As NLRP3 players head for first clinical face-off, Novo, Sanofi fuel trans-Atlantic contender with $55M
In the relative short history of inflammasome research, Adam Keeney sees two time points marking major breakthroughs: the early 2000s, when the role of inflammasomes as a major innate immunity node was elucidated; and 2015, when scientists observed that an old Pfizer compound they thought were blocking IL-1 actually targeted NLRP3. Keeney’s biotech, NodThera, was founded the year after alongside several others to create its own superior small molecule drugs.
“It was a relatively good NLRP3 inhibitor, just not a good drug in terms of PK and PD — it needed to be given 3, 4 times a day at very high doses — but it is a good tool compound,” the CEO told Endpoints News.
Having made some breakthroughs on the chemistry side on the back of $40 million in Series A cash, NodThera is now ready to harvest Phase I data on its lead compound, push a second one toward the clinic, and evaluate several more, all based on the same starting point.
Novo Ventures is leading the $55 million funding, with both new investors (Cowen Healthcare Investments and Sanofi Ventures) and old supporters (5AM Ventures, F-Prime Capital, Sofinnova Partners and founding investor Epidarex Capital) chiming in.
If nothing else, NodThera is “certainly equal” to elite peers like IFM, Inflazome, Roche’s Jecure and Olatec, said Novo Ventures partner Nanna Lüneborg. But given the broad application of this mechanism of action in inflammatory conditions, the top team — with Keeney leading a growing clinical group in Boston, CSO Alan Watt manning the headquarters in Cambridge, UK and a lab in Seattle, WA — is perhaps a more important part of the bet.
While Novo had known NodThera since its founding and considered NLRP3 a worthy target, the firm waited until the C-suite was in place and the pipeline was more mature.
“It’s not just about the molecules here, it’s very much about finding a clever clinical development path as well,” she said.

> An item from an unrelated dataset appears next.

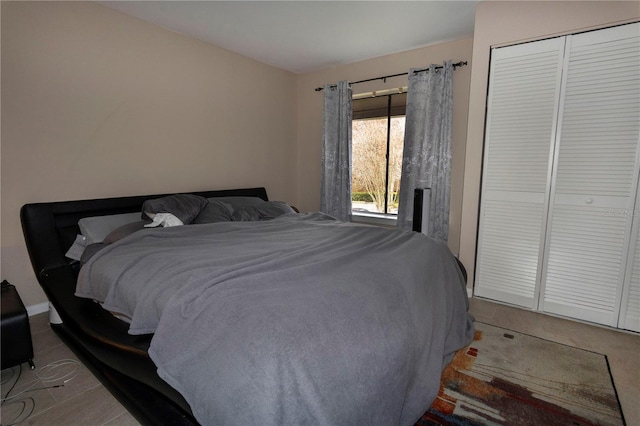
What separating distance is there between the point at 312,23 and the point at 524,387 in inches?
131

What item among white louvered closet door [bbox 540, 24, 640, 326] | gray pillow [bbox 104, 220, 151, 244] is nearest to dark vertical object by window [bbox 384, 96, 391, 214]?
white louvered closet door [bbox 540, 24, 640, 326]

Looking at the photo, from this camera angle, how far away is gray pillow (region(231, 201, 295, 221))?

With quite a sophisticated understanding of how the target interacts chemically, Keeney said, NodThera also boasts of a platform that allows its scientists to design drugs with new properties to cater to different diseases. The second candidate, for example, makes for a good neuro drug because of its ability to penetrate the blood-brain barrier.
The coming months, though, will be dedicated to finishing the healthy volunteer study of NT-0167, the lead drug, through clinical proof of concept.
“It’s a very rich, biomarker-driven Phase I program that I think will build confidence in the molecule (and) that will have dose selection data available for it to launch into a comprehensive clinical program,” he said.
The resulting data could position NodThera for a public offering, perhaps to be preceded by a crossover round — hopefully one where due diligence and other discussions aren’t done in a pandemic-stricken, locked-down world.